Here is the code I launch:
int N = ps->getPartNum();
FILE *ofp;
ofp = fopen("c:\exec.txt", "w");
fprintf(ofp, "neighb 1966 10 = %f \n", ps->particles[1966].neighbours[10].particle->density);
Particle* dParticles;
Neighbour* dNeighbours;
Particle* pParticles_temp;
Neighbour* pNeighbours_temp;
cudaMalloc((void **) &dParticles, N*sizeof(Particle));
cudaMalloc((void **) &dNeighbours, N*128*sizeof(Neighbour));
pParticles_temp = new Particle[N];
pNeighbours_temp = new Neighbour[N*128];
memcpy(pParticles_temp, ps->particles, N*sizeof(Particle));
for (int i = 0; i < N; i++)
{
pParticles_temp[i].neighbours = dNeighbours + i*128;
for(int j = 0; j < pParticles_temp[i].num_of_neighbours; j++)
{
pNeighbours_temp[i*128+j].particle =
dParticles +
(ps->particles[i].neighbours[j].particle - ps->particles);
}
}
cudaMemcpy(dParticles, pParticles_temp, N*sizeof(Particle), cudaMemcpyHostToDevice);
cudaMemcpy(dNeighbours, pNeighbours_temp, N*128*sizeof(Neighbour), cudaMemcpyHostToDevice);
delete[] pParticles_temp;
delete[] pNeighbours_temp;
cudaPrintfInit();
mainCalcCuda <<< N, 1 >>> (dParticles, framenum);
cudaThreadSynchronize();
cudaMemcpy(ps->particles, dParticles, N*sizeof(Particle), cudaMemcpyDeviceToHost);
//neighbours from device to host
for (int i = 0; i < N; i++)
{
ps->particles[i].neighbours = new Neighbour[128];
cudaMemcpy(ps->particles[i].neighbours, dNeighbours + i*128, 128*sizeof(Neighbour), cudaMemcpyDeviceToHost);
}
printf("%s \n",cudaGetErrorString(cudaGetLastError()));
//fprintf(ofp, "after neighb 1966 10 = %f \n", ps->particles[1966].neighbours[10].particle->density);
fclose(ofp);
cudaPrintfDisplay(stdout, true);
cudaPrintfEnd();
Before passing data to gpu I check
ps->particles[1966].neighbours[10].particle->density
and everything seems ok (zero).
but after receiving the data from gpu smth wrong happens:
ps->particles[1966].neighbours[10].particle->density
becomes 1.#QNAN0 and error occures.
Here is the code where I find 1.#qnan first time (inside mainCalcCuda-kernel)

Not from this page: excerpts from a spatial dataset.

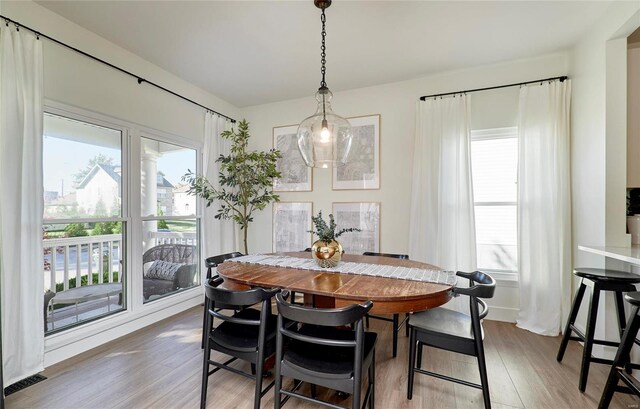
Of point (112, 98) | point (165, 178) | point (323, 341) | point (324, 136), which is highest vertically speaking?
point (112, 98)

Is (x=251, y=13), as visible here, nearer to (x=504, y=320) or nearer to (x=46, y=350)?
(x=46, y=350)

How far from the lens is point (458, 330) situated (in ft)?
6.09

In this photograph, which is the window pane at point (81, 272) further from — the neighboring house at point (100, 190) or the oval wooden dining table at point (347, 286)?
the oval wooden dining table at point (347, 286)

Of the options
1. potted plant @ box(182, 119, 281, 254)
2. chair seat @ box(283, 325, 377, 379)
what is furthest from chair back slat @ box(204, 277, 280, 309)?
potted plant @ box(182, 119, 281, 254)

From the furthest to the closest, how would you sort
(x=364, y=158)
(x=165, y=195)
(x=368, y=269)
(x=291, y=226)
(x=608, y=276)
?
(x=291, y=226) < (x=364, y=158) < (x=165, y=195) < (x=368, y=269) < (x=608, y=276)

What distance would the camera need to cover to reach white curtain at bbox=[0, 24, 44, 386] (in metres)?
2.00

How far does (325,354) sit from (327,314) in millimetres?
394

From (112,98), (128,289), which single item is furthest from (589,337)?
(112,98)

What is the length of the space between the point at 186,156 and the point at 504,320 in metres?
Result: 4.36

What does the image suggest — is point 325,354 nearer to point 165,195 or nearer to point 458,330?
point 458,330

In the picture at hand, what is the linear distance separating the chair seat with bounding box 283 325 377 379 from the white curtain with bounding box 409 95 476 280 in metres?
1.87

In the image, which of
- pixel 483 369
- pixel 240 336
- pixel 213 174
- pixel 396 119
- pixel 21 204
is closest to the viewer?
pixel 483 369

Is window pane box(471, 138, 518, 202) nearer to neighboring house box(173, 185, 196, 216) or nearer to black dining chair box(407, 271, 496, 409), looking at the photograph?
black dining chair box(407, 271, 496, 409)

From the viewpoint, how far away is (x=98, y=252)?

Neighbour* neighbours = p.neighbours;
float summ = 0;
for(int k = 0; k < p.num_of_neighbours; k++){
Particle* c = neighbours[k].particle;
cuPrintf("c.density %d %d = %f;\n", idx, k, c->density); //there it happens
float w = cudaW(cudaNorm(c->prevPosition - p.prevPosition), c);
summ += c->mass * w;
}
All others neighbours are ok. 1970 particles are in the system.
Am I doing passing/receiving data in the right way? How do you think what’s wrong?